What I remember about July 1st, is my mother’s scream. Her piercing voice almost inaudible; “He’s dead, he jumped, he’s dead Hannah, he’s dead.” My immediate thought was “Where is my dad?”
I heard my mother, I heard what she said, but this was my dad. He couldn’t have died. Dads don’t just die and leave their families behind.
I saw him just ten days before his death. I made a trip in for Father’s Day after getting a call from my mom about a week prior. She mentioned he wasn’t doing well. He was depressed, losing sight of what this life had given him, what it still could give him. He was losing interest in living; something that was new for him. I booked my flight to Roanoke from Denver and spent time with him that weekend. But it wasn’t my father I saw, it was a skeletal frame of him. He was frantic, scared, lost and desolate. The first thing he said to me as soon as I got home was, “Hannah I am not well.” My father knew his mental health was declining at a rate that wouldn’t allow for us to intervene and save him.
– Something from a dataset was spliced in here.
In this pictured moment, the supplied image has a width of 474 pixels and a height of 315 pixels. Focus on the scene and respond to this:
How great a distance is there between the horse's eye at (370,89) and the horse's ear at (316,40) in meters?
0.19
It was my job to save him. I save patients everyday as a nurse, but when it came to the man I loved the most, I was helpless. I saw the signs. All of them. He gave me his favorite worn-down hoodie that he loved so much that there were holes in it. But he was my dad. He wouldn’t kill himself. He wasn’t that ill. He would overcome this.
The night before I left to go back to Colorado, I found him on the couch crying at 3 a.m. He said he didn’t want to do this anymore. I thought he was exaggerating, crying for help, so that his mental health wouldn’t decline any further. He said he wouldn’t do this to me; that he wouldn’t take his own life, but even my dad didn’t know the extent of the malignancy of his mental illness.
It was my turn to save my dad. He saved me in countless ways. I have experienced depression since I was 15 years old. He made me feel loved, accounted for and valued. My dad helped me feel accepted for the daughter I was to him. He helped me navigate through my doubts and frustrations in life, at such a young age. He was gentle with my emotions and validated my concerns that came so early in life. So why was it that life was so unfair that as a daughter, I remained unable to help my father the way he needed? I ask myself this every day.
It is paralyzing to not hold the answers. It is paralyzing to replay that phone call in my mind, every day. It is paralyzing to listen to my dad’s voicemail that he left for me. But I have learned that trauma can stem from many experiences. For me, it’s that phone call, and knowing what my mother and brother had witnessed and experienced that morning at 11:30 am.
This is the source of my unbearable pain and trauma. But it is also where I have found my strength. It is how my family has found their strength. The worst of this is behind us. There seems to be nothing in comparison that could come close to this pain.
The strength to survive that day, and the next, and the next, has given me a day-to-day goal. “Just get through this; through today. Tomorrow is better, it has to be better.” I thought that it was my job to “fix” my dad, to help him, to save him, but throughout this process, again he has saved me. He gifted me one last piece of armor, the strength I need to get through the most difficult of times, and to go on in life with love and light. I put this armor on every day. I begin this mental battle that I wish I didn’t have to fight; grieving for the man I love the most.
Hannah Tudor, the youngest daughter of the late Roanoke businessman Louis Tudor. She is in Nurse Practitioner school, and works as a Neonatal ICU nurse in Denver.